[Exercise requirements]
Copy out the records word for word, starting with the line that contains "Is [1029,776] closer" and continuing through the last line of the records, both included, but omit the pictures.

++++

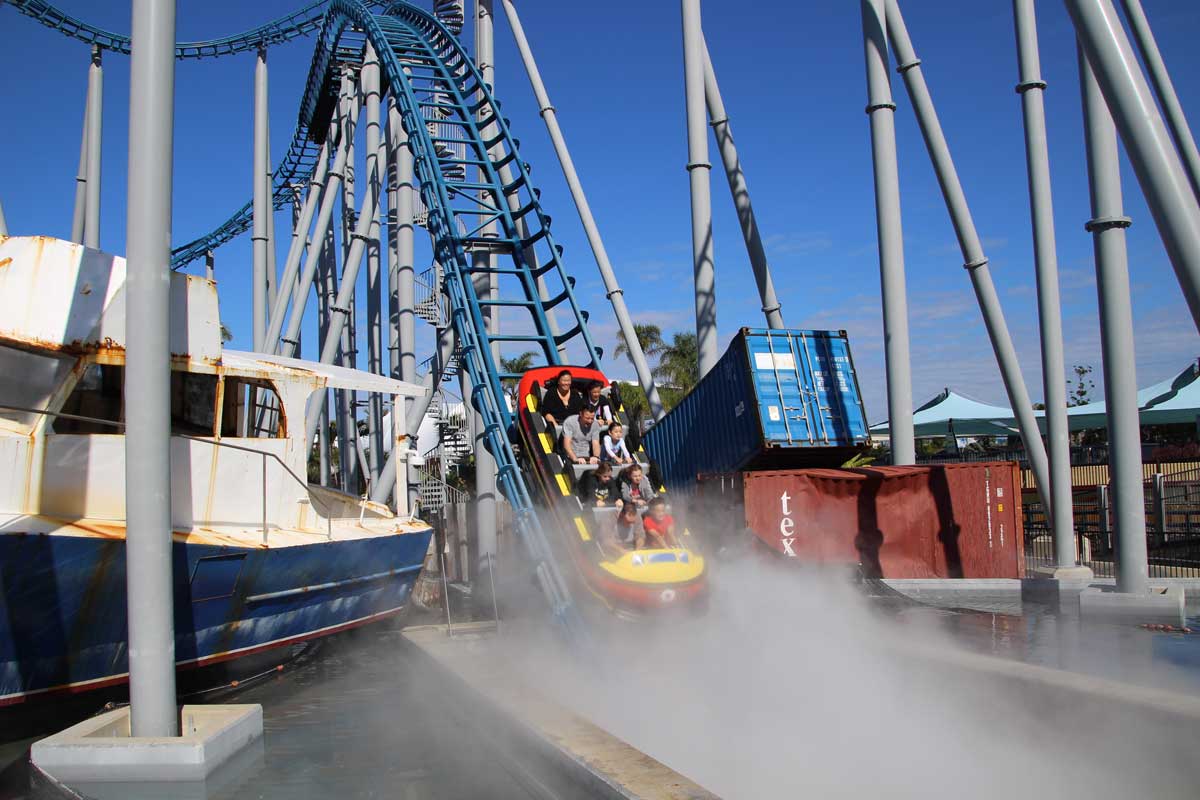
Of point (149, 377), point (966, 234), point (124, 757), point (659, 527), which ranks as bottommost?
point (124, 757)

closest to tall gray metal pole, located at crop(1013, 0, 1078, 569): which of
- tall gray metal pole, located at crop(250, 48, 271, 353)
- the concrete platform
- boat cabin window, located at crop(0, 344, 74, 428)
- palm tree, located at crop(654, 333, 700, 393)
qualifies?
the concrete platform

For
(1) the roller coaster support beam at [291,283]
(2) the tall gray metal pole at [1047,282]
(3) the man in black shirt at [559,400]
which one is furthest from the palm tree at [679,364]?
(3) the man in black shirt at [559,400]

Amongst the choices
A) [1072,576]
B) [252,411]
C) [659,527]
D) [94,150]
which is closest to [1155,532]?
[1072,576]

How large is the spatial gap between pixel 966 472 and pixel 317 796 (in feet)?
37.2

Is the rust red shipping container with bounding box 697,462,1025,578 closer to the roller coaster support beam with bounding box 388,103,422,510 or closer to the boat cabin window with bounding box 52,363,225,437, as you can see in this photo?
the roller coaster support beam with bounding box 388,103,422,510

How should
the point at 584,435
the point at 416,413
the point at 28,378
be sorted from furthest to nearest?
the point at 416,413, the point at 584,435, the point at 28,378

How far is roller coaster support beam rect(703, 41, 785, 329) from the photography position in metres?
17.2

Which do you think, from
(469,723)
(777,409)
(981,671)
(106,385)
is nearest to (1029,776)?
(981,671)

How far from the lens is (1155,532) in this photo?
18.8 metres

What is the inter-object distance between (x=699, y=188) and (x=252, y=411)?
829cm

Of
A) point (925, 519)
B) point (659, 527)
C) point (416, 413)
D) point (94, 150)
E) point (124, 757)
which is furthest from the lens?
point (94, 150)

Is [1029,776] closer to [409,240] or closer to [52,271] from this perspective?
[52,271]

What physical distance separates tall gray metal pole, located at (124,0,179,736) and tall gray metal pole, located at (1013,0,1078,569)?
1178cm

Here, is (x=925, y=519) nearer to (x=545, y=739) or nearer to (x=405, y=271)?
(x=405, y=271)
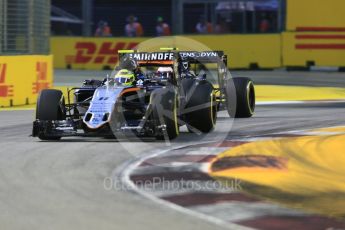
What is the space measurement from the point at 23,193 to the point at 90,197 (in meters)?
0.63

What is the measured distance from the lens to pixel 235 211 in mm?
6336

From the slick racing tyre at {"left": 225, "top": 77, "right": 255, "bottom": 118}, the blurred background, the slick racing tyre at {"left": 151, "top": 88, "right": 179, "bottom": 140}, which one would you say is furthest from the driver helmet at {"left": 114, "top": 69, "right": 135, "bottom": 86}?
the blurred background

++++

[Task response]
Is [1029,776] closer to [409,240] or closer to [52,271] from this perspective?
[52,271]

What physical distance separates tall gray metal pole, located at (124,0,179,736) and tall gray metal pole, located at (1013,0,1078,569)?
1178cm

Here, is (x=925, y=519) nearer to (x=545, y=739) or nearer to (x=405, y=271)?
(x=405, y=271)
What is the space measurement from the point at 23,193 to the point at 90,197 (in meters)?
0.63

What is the measured distance from the lens to pixel 235 211 in mm?
6336

From the slick racing tyre at {"left": 225, "top": 77, "right": 255, "bottom": 118}, the blurred background, the slick racing tyre at {"left": 151, "top": 88, "right": 179, "bottom": 140}, which one would you say is furthest from the driver helmet at {"left": 114, "top": 69, "right": 135, "bottom": 86}?
the blurred background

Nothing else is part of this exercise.